De Kennisgroep successiewet heeft een standpunt gepubliceerd over de bedrijfsopvolgingsregeling (BOR) en de gevolgen van een splitsing voor het bezitsvereiste voor de BOR en het voortzettingsvereiste voor de BOR. Een splitsing kan van invloed zijn op de bezitstermijn en het voortzettingsvereiste.

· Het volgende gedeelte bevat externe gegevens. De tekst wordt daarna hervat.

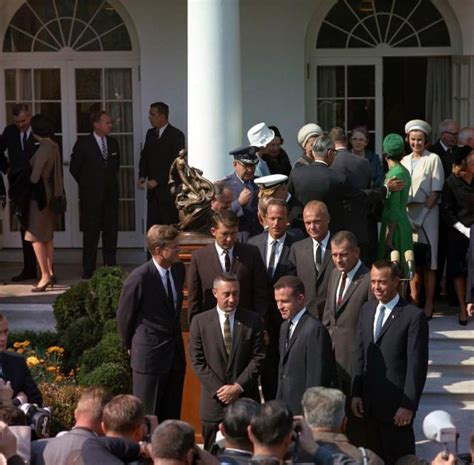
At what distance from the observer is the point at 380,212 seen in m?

In de casus gaat het om aandeelhouders X en Y die via hun persoonlijke holding, X bv en Y bv, een belang van 50% houden in tussenholding, TH bv. TH bv bezit alle aandelen in G bv en F bv. Door de toerekeningsregel van art. 35c lid 5 SW 1956 drijven X bv en Y bv voor de BOR elk voor 50% de ondernemingsactiviteiten in G bv en F bv. Door middel van een ruziesplitsing wordt TH bv gesplitst in THX bv en THY bv. THX bv verkrijgt alle aandelen in G bv en THY bv alle aandelen in F bv. X bv houdt na de splitsing alle aandelen in THX bv en Y bv alle aandelen in THY bv.

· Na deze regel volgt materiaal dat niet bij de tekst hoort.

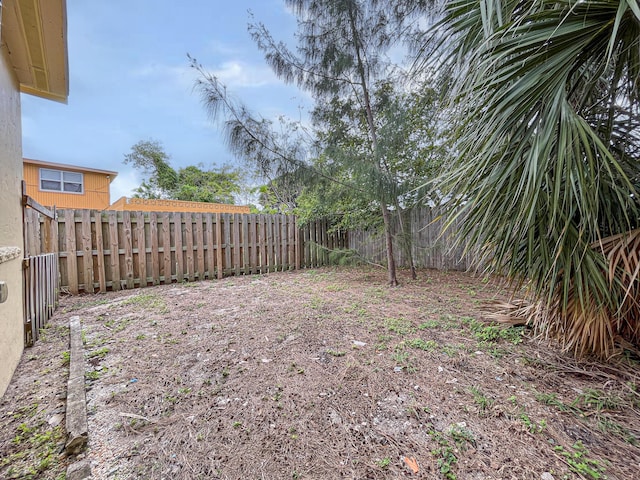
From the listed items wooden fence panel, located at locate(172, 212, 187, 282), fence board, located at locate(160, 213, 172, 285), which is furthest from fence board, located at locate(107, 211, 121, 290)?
wooden fence panel, located at locate(172, 212, 187, 282)

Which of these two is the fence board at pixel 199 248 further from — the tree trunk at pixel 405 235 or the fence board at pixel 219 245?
the tree trunk at pixel 405 235

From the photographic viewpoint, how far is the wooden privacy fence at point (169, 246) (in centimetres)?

Als door een splitsing een groter gedeelte van een onderneming wordt toegerekend aan de vennootschap, waarvan de aandelen worden verkregen, vangt voor dat deel een nieuwe bezitstermijn aan. Het feit dat door de splitsing een belang in een onderneming wordt geruild voor een belang in een andere toegerekende onderneming doet daar niet aan af. Ook wordt door de splitsing deels niet voldaan aan het voortzettingsvereiste als door de splitsing een kleiner gedeelte wordt toegerekend aan de vennootschap. Ook hier is dit niet anders als een belang is geruild voor een ander belang.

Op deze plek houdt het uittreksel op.